What to work on :: The entire listing is to be repeated verbatim.

Data listing ::
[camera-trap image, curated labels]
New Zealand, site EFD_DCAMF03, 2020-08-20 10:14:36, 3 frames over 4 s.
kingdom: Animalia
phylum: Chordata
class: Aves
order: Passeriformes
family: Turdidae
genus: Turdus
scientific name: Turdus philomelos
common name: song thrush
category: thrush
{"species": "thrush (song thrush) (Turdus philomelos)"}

Task result ::
[camera-trap image, curated labels]
New Zealand, site EFD_DCAMF03, 2020-08-20 10:14:36, 3 frames over 4 s.
kingdom: Animalia
phylum: Chordata
class: Aves
order: Passeriformes
family: Turdidae
genus: Turdus
scientific name: Turdus philomelos
common name: song thrush
category: thrush
{"species": "thrush (song thrush) (Turdus philomelos)"}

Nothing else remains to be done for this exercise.